Somut olayda; 18.09.2015 tarihli duruşmaya davalılar vekili gerekçeli mazeret dilekçesi vermiş ve duruşmaya katılamayacağını bildirmiştir. Mahkemece davalılar vekilinin mazeret dilekçesinin reddine karar verilerek, aynı tarihli duruşmada sözlü yargılama için duruşma gün ve saati tayin etmeksizin davalılar vekilinin yokluğunda, karar hazır olan davacılar vekiline tefhim edilmiş ancak HMK’nın 184 ve 186. maddeleri gözetilmeden hüküm tesis edilmiştir.
Bu durumda mahkemece, HMK’nun 184’nun ve 186. madde hükümleri de gözönüne alınarak işlem yapılması gerekirken yazılı olduğu biçimde karar verilmesi doğru görülmemiştir.
Ayrıca; ATK tarafından düzenlenen maluliyet raporlarının 24.06.2015 tarihli celsede dönüşünün beklenmesine ve geldiğinde taraflara tebliğine karar verilmiş, …’e ait rapor 25.06.2015’de ve …’e ait rapor ise 01.07.2015’de dosya arasına girmekle …’e ait rapor 04.07.2015 tarihinde davalılar vekiline tebliğ edilmesine rağmen …’e ait raporun davalılara tebliğ edildiğine dair tebligat parçasına dosya arasında rastlanmamıştır.
1982 T.C. Anayasası’nın 26. ve 6100 Sayılı Hukuk Muhakemeleri Kanunu’nun (HMK) 27.maddesi uyarınca, taraflar dinlenmeden iddia ve savunmalarını beyan etmeleri için davet edilmeden hüküm verilemez. Yine HMK’nın 280. maddesi hükmüne göre “bilirkişi, raporunu, varsa kendisine incelenmek üzere teslim edilen şeylerle birlikte bir dizi pusulasına bağlı olarak mahkemeye verir; verildiği tarih rapora yazılır ve duruşma gününden önce birer örneği taraflara tebliğ edilir.” Bilirkişi rapor örneğinin taraflarca okunup değerlendirilebilmesi, varsa itirazlarını dile getirebilmeleri ya da belirsizlik gösteren hususlar hakkında açıklama yapılmasını temin amacıyla veya yeni bilirkişi incelemesini talep edebilmeleri için taraflara tebliğ edilmesi zorunluluğu öngörülmüştür.
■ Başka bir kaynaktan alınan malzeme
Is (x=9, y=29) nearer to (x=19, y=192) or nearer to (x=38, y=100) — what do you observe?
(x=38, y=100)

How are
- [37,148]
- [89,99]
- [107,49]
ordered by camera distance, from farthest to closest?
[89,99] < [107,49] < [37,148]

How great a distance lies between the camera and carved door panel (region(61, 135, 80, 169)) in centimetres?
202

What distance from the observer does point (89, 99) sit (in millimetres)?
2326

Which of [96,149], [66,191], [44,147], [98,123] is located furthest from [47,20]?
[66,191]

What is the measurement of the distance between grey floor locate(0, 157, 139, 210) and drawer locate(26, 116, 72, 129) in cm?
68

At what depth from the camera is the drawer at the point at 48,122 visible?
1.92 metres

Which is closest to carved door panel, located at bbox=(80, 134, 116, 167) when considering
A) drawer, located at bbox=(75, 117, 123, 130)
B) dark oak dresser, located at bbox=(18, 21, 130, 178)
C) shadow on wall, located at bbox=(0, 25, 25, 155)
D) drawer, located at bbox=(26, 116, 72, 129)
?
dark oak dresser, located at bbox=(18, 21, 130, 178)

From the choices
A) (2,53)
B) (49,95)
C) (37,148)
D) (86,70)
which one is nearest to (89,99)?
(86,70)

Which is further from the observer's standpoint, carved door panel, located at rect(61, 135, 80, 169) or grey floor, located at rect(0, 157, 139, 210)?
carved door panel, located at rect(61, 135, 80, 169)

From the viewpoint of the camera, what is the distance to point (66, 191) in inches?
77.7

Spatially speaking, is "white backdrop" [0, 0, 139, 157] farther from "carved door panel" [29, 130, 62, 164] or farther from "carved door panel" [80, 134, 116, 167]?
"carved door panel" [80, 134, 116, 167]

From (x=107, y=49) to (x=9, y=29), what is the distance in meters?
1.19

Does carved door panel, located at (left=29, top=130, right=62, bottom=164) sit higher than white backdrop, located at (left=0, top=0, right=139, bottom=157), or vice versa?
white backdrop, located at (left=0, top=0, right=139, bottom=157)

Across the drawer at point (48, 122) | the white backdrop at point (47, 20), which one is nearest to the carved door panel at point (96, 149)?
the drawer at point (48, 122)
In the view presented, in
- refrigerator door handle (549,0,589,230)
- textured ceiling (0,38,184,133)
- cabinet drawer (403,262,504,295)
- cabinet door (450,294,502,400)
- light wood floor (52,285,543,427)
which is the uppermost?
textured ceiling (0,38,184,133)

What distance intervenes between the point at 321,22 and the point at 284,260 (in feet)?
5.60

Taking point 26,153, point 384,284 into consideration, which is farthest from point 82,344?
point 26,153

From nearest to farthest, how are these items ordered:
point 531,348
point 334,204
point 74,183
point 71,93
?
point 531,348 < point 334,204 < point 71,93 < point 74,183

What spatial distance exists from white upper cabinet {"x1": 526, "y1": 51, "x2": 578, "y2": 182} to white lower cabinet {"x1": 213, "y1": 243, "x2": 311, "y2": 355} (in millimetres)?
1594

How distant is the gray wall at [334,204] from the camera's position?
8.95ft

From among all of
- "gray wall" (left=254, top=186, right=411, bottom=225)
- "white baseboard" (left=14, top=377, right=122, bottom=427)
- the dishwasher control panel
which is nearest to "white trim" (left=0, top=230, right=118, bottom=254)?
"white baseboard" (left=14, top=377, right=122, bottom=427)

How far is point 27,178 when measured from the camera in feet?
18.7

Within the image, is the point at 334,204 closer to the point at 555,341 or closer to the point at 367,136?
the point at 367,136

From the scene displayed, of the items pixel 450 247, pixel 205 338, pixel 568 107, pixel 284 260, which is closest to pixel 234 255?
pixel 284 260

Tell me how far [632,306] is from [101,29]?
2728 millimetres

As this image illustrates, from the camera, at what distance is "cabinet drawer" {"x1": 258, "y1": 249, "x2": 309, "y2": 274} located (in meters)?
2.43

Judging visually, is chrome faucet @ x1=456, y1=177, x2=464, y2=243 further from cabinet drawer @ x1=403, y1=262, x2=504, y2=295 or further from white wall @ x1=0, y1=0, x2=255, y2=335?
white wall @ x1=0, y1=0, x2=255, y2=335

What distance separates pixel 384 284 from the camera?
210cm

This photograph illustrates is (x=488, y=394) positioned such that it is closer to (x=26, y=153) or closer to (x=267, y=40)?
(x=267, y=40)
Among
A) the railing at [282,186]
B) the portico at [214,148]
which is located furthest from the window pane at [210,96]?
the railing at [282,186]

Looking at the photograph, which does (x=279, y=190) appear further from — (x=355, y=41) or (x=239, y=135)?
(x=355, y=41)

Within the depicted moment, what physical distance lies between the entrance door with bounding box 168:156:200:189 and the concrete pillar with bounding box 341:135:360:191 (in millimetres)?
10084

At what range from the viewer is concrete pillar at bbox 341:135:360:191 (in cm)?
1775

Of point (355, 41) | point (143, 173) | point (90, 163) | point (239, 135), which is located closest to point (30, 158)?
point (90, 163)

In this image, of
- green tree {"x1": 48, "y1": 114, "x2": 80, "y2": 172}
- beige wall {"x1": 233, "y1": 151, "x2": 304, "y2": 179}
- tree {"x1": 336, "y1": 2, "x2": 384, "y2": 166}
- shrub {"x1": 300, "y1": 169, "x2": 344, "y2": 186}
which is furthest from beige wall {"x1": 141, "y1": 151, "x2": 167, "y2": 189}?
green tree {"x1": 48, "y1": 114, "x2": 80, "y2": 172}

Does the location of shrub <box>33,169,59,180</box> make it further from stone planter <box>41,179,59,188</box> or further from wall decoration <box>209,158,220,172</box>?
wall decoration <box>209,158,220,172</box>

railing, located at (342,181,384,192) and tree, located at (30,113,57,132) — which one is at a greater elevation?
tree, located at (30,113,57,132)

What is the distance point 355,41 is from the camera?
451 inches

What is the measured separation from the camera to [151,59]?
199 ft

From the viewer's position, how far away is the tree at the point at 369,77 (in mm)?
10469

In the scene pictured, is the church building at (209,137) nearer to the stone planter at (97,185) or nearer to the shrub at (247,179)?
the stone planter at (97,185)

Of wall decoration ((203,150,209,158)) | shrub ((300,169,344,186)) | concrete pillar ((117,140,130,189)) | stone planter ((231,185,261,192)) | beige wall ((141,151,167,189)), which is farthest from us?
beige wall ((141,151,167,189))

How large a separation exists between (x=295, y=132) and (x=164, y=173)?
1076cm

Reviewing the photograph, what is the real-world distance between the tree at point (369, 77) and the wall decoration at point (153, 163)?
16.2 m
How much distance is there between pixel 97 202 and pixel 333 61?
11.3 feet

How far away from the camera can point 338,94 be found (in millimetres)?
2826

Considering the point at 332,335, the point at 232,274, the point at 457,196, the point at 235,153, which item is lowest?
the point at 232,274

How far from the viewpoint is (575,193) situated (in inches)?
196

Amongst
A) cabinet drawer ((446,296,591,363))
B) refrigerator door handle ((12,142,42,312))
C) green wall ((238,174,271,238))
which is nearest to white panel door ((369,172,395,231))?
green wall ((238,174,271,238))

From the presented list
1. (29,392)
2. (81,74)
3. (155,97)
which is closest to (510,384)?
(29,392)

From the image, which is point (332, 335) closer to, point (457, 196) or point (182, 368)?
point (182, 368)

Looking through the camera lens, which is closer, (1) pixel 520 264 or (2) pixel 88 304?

Somut olayda, …’e ait maluliyet raporu mahkemece davalılara tebliğ edilmemiştir. Savunma yapma ve bilirkişi raporlarına itiraz etme veya beyanda bulunma hakkı verilmeden Anayasa ve HMK ile koruma altına alınan hukuki dinlenilme ve savunma hakkı kısıtlanarak davalılar aleyhine hüküm kurulması doğru görülmemiştir. Bu nedenle mahkemece bilirkişi raporlarının davalılar vekiline (vekillik ilişkisi sona ermiş ise asilin kendisine) tebliğinin yapılarak, davalı tarafça savunma yapılmasına ve raporların incelenmesine olanak sağlanması gerekirken raporlar tebliğ edilmeden aleyhine hüküm kurulması bozmayı gerektirmiştir.
4-Bozma sebep ve şekline göre davalı … vekilinin sair temyiz itirazlarının incelenmesine şimdilik yer olmadığına karar verilmiştir.
SONUÇ: Yukarıda (1) nolu bentte açıklanan nedenlerle davalı … vekilinin temyiz dilekçesinin feragat nedeni ile (2) nolu bentte açıklanan nedenlerle davalı … vekilinin davacılar lehine hükmedilen maddi tazminatlara dair temyiz dilekçesinin mahkeme hükmünün miktar itibariyle kesin olması nedeniyle REDDİNE, (3) nolu bentte açıklanan nedenlerle davalı … vekilinin temyiz itirazlarının kabulü ile hükmün davalı … yararına BOZULMASINA, (4) nolu bentte açıklanan nedenlerle bozma sebep ve şekline göre davalı … vekilinin sair temyiz itirazlarının şimdilik incelenmesine yer olmadığına, duruşmada vekille temsil olunmayan davalı … yararına vekalet ücreti takdirine yer olmadığına, peşin alınan harcın istek halinde temyiz eden davalılara geri verilmesine 05/12/2018 tarihinde oybirliğiyle karar verildi.